**** SUPPLIED INFORMATION

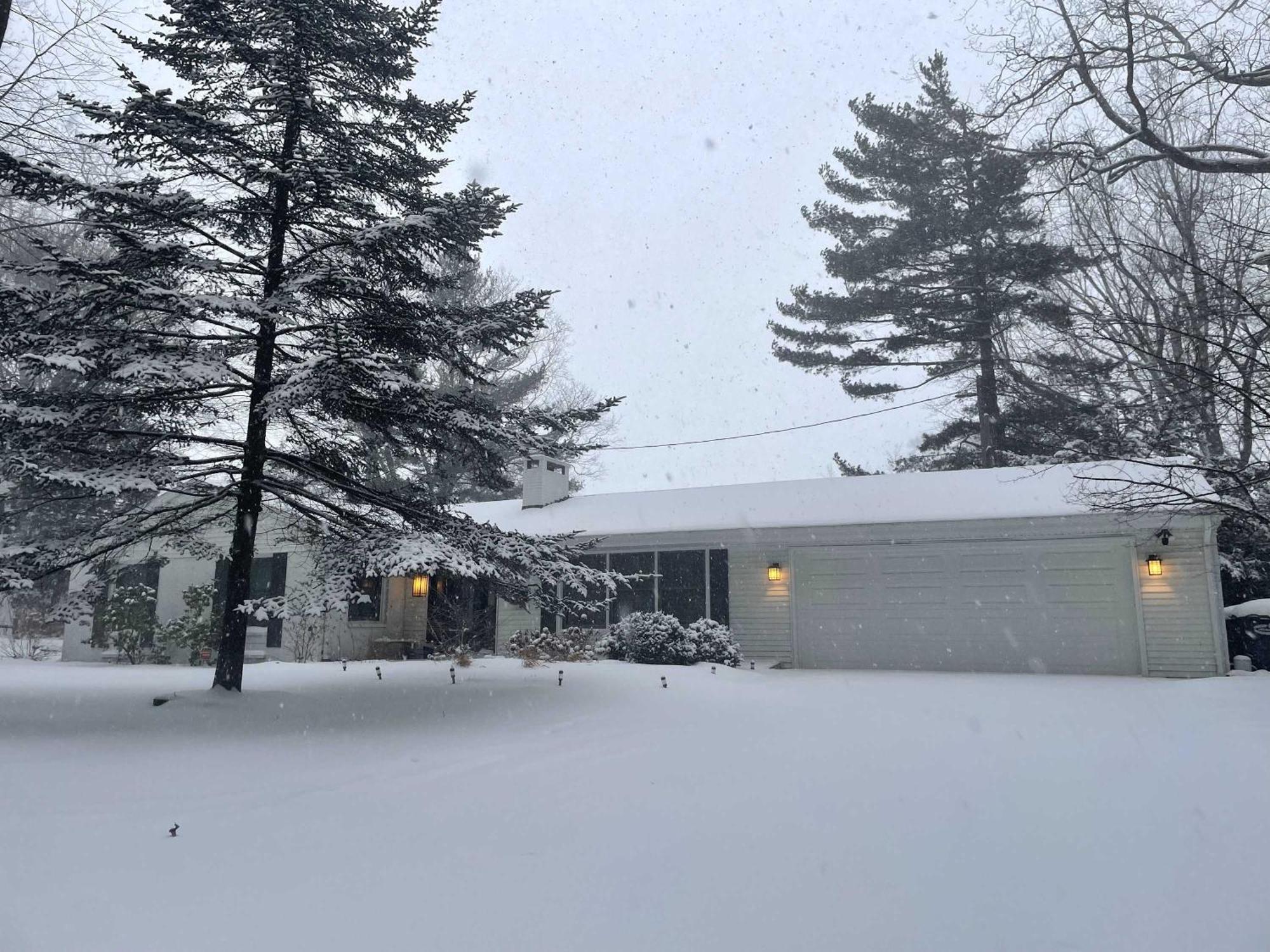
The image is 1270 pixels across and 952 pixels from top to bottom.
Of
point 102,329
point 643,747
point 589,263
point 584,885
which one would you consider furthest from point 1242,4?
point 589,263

********
**** SUPPLIED INFORMATION

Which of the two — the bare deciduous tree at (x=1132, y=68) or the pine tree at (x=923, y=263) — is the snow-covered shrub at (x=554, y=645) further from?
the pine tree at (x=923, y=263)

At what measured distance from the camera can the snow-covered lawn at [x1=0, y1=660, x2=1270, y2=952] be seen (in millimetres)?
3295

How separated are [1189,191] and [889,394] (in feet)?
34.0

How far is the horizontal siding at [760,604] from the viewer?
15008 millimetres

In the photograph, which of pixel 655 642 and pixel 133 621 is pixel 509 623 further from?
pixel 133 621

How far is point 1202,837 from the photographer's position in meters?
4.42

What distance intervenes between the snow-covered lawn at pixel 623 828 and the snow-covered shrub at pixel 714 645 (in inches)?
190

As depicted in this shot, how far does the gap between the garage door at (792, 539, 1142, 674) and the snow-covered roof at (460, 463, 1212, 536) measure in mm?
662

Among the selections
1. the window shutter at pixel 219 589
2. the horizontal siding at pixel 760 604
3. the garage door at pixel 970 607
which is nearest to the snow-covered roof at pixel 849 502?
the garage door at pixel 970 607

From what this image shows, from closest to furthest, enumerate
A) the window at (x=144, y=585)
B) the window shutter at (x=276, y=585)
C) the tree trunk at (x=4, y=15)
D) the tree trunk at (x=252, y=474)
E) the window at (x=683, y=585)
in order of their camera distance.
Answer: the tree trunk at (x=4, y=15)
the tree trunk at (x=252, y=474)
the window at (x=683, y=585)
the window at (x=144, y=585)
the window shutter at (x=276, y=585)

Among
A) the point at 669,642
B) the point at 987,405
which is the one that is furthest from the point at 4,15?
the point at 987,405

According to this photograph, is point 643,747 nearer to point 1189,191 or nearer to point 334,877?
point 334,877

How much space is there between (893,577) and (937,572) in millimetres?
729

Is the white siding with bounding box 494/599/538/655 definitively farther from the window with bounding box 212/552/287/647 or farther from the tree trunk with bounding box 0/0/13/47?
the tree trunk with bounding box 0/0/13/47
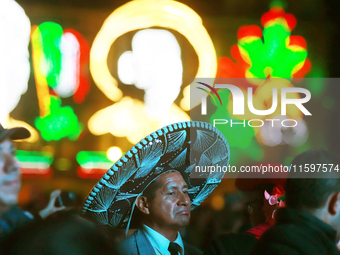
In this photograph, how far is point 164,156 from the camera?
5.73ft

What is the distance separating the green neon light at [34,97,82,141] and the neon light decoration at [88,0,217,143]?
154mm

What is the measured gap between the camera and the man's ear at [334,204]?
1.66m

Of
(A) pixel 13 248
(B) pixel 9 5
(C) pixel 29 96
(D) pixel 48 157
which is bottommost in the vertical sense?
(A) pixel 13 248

********
**** SUPPLIED INFORMATION

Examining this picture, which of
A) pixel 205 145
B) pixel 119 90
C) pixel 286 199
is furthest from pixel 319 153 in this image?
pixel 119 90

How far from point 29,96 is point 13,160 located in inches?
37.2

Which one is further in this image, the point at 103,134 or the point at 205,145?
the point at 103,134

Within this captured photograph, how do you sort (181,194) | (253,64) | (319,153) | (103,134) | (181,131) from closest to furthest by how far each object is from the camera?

********

Pick out each line of the listing above that contains the string "door", treating uppercase and lowercase letters as different.

## EXERCISE RESULT
As depicted in this shot, how far does the gap between the garage door at (792, 539, 1142, 674) and the snow-covered roof at (460, 463, 1212, 536) measure in mm?
3. the garage door at pixel 970 607
the garage door at pixel 970 607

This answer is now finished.